Смотри, с герба Еропкиных…

Раскрыта в сад двойная рама:

На площади (полулуной)

Чугунный Петр – хранитель храма —

Впервые пост оставил свой…

За город свой, за это зданье

Молилась я, меж слов и дел,

И, онемевший в ожиданьи,

Не снятый колокол чернел.

1937

У костюмерной мастерской

У костюмерной мастерской.

Где куклы, маски, моль в витринах,

За три квадрата от Морской

Канал идет, как черный инок.

Он неопрятен, крив и сир,

Ему бы вечно здесь трепаться,

Где банк велик и кругл, как цирк —

Арена сложных операций;

Где, тени надломив едва

В осях чугунных полукругов,

Четыре злых крылатых льва

Плюют со скуки друг на друга.

Где искони и навсегда —

Так встала Кана в Божьем слове —

Канала смешана вода

С гранитным сгустком чермной крови.

1937

Сонет

Люблю под шрифтом легшие леса.

И реки вспять, в наследство поколеньям.

И землю ту: что Божья ей роса? —

Вся наша кровь ей будет удобреньем.

Моим глазам седьмые небеса.

Большая ниша всем моим моленьям.

Тебя я пью – с каким сердцебиеньем! —

С тех пор, как в узел собрана коса.

Благословляю, русская земля,

Кольцо границ, что нам с тобой – петля:

Вся жизнь моя – одно с тобой свиданье.

Казнь за тебя – невелика деньга,

Но в смертный час, тащась издалека,

Я не приму тебя, как подаянье.

1937

Превыше всех меня любил

Превыше всех меня любил

Господь.

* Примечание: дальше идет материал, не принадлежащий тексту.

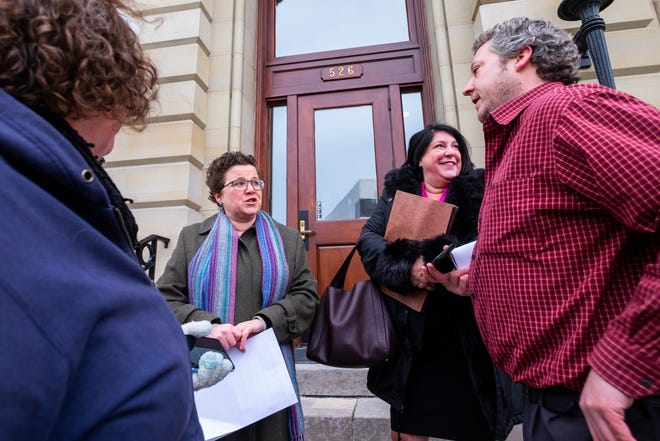 ACLU of Michigan Senior Staff Attorney Miriam Aukerman, left, and Oliver Law Group Managing Partner Alyson Oliver speak to families outside the U.S. Courthouse Wednesday, Feb. 5, 2020, in Port Huron. The ACLU legal team were in court for a hearing in front of U.S. District Judge Robert Cleland Wednesday regarding the future of Michigan's Sex Offender Registry Act.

Страна – мой зоркий Орлик.

Мне голос дан, чтоб голос был

До самой смерти замкнут в горле.

Элизиум теней чужих.

Куда уходят дорогие? —

Когда ты вспомнишь о своих.

Странноприимица – Россия!

Как на седьмом, живут, без слов,

На сиром галилейском небе:

На толпы делят пять хлебов

И об одеждах мечут жребий…

Но тише, помыслы мои.

Слепой, горбатой, сумасшедшей

Иль русской родилась – терпи:

Всю жизнь ты будешь только вещью.

1934–1937

Россия. Нет такого слова

Россия. Нет такого слова

На мертвом русском языке.

И всё же в гроб я лечь готова

С комком земли ее в руке.

Каких небес Мария-дева

Судьбою ведает твоей?

Как б…., спьяна качнувшись влево.

Ты бьешь покорных сыновей.

Не будет, не было покоя

Тому кто смел тебя понять.

Да, знаем мы, что ты такое:

Сам черт с тобой,…..мать!

1934–1937

Загрузка...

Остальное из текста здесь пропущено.